Our observations provide compelling support for the multifaceted benefits of aspirin use in patients with pancreatic cancer however several limitations must also be considered when evaluating this data. We conducted a retrospective analysis of the NIS where the study population is selected for inclusion by the user and is therefore subject to selection bias. To mitigate this effect standardized selection protocols using the ICD 10 coding system was implemented to identify patients with long term aspirin use and non-metastatic pancreatic cancer. The accuracy of which is reliant on correct and consistent entry of appropriate ICD 10 codes during patient encounters. This is subject to varying degrees of fluctuation in different hospital systems with varying policies. Although vast in nature, the NIS database does not capture information on indications for medications, the total duration of therapy or dosage. Unique, ICD 10 codes were used to identify patients with non-metastatic pancreatic cancer, long-term use of aspirin and the inhospital outcomes in our study. This was performed to maximize the accuracy of data collection, to minimize user error when designing codes and to ensure reproducibility of our study. Our study has successfully investigated the effects of aspirin exposure in patients with non-metastatic pancreatic cancer while also integrating the impact of patient demographic factors and age into the analysis. The findings in our study are supported by high statistical power. Our study utilizes data obtained and maintained by the HCUP over an interval of six years therefore conferring a large enough sample size that counterbalances several of these limitations and supports larger power of our study findings in comparison to several current single center or smaller based multicenter studies.

5. Conclusions

Fundamentally our study demonstrates that patients with non metastatic pancreatic cancer and aspirin use demonstrate a significant reduction of in hospital mortality and known decompensations and comorbidities that drive increased mortality and healthcare resource utilization. Given the retrospective nature of NIS analysis, future prospective longitudinal studies must be performed to further investigate and corroborate the findings in our study. Considering the ubiquitous availability and relatively minimal cost of aspirin these findings both reveal and support the multifaceted benefits for its use in these patients and future research needs to be performed to analyze the role of aspirin in both primary prevention of malignancies and as an adjunctive treatment agent.

Author Contributions

All listed authors have significantly contributed to the composition of this manuscript as described in the following: Conceptualization, OO.; methodology, OO, KP, TA & JP.; software, OO.; validation, OO, KP, & JP; formal analysis, OO, KP & AA; investigation, OO, KP.; resources, OO, TA, AA, KP & JP; data curation, OO KP.; writing—original draft preparation, OO, KP, AA; writing—review and editing, OO, TA, KP, JP, AA & JS; visualization, OO; supervision, OO KP & JS; project administration, OO; funding acquisition, OO, TA, KP, AA & JP. All authors have read and agreed to the published version of the manuscript.

Funding

This research received no external funding.

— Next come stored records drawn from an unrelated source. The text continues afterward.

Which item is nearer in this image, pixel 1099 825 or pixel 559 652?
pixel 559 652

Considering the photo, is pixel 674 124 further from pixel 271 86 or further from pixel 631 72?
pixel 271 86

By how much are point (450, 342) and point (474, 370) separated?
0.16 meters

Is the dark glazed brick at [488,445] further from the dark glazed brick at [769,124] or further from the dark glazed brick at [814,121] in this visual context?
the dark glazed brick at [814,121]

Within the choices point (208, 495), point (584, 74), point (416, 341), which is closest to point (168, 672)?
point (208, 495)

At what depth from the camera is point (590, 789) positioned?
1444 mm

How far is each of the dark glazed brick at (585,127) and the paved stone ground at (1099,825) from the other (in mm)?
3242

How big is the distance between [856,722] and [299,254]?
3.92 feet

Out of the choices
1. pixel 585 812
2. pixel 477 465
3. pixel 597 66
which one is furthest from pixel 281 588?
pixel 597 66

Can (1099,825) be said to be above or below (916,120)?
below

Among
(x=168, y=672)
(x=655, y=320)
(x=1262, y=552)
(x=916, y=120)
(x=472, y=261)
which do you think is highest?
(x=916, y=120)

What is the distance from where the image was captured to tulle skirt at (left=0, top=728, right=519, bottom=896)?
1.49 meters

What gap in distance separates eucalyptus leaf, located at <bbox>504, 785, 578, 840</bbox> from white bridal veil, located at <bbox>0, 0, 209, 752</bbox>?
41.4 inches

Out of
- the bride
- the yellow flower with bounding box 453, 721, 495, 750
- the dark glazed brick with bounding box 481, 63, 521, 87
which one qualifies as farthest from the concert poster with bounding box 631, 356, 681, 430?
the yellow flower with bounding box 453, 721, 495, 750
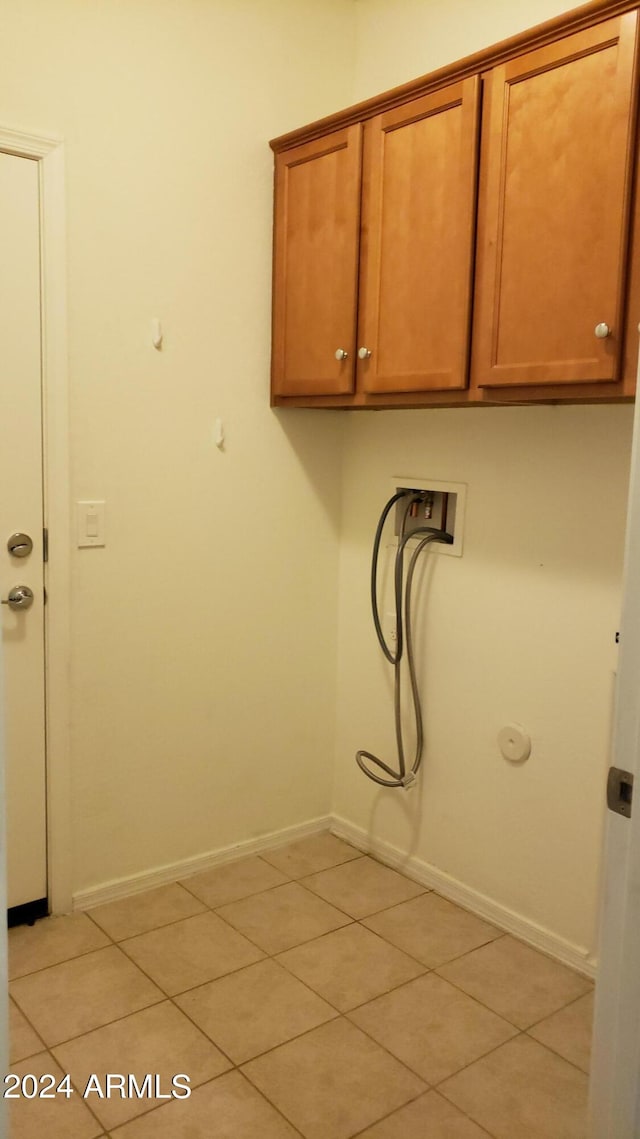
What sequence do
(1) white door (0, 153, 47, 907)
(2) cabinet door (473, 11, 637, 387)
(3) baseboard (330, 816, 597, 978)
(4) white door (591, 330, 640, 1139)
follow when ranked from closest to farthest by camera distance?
(4) white door (591, 330, 640, 1139)
(2) cabinet door (473, 11, 637, 387)
(1) white door (0, 153, 47, 907)
(3) baseboard (330, 816, 597, 978)

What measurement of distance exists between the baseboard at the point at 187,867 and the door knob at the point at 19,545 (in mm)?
1020

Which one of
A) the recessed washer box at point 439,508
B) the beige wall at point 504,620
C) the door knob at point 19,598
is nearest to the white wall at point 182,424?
the door knob at point 19,598

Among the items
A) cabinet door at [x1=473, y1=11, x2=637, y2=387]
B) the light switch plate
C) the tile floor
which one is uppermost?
cabinet door at [x1=473, y1=11, x2=637, y2=387]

Institutional Review Board Statement

All data used in this study was captured from the NIS database which represents completely de-identified information. An IRB approval was not required for this study as all patient information is deidentified.

Data Availability Statement

The National Inpatient Sample, NIS, represents the largest deidentified database containing information on various in hospital outcomes and is maintained by the healthcare cost and utilization project, HCUP; all information contained within NIS database files are uniquely represented and validated by HCUP to ensure accuracy of the information’s content and its origin. Due to privacy and federal regulations governing the maintenance and protected distribution of HCUP data used for analysis in this study direct distribution of this data is federally prohibited. All HCUP data used for analysis in this study is available for access through the following link following engagement with and completion of HCUP mandated registration and HCUP data handling training processes. https://hcup-us.ahrq.gov/team/NationwideDUA.jsp.

Acknowledgments

The authors have reviewed and edited the output and take full responsibility for the content of this publication.

Conflicts of Interest

The authors declare no conflicts of interest.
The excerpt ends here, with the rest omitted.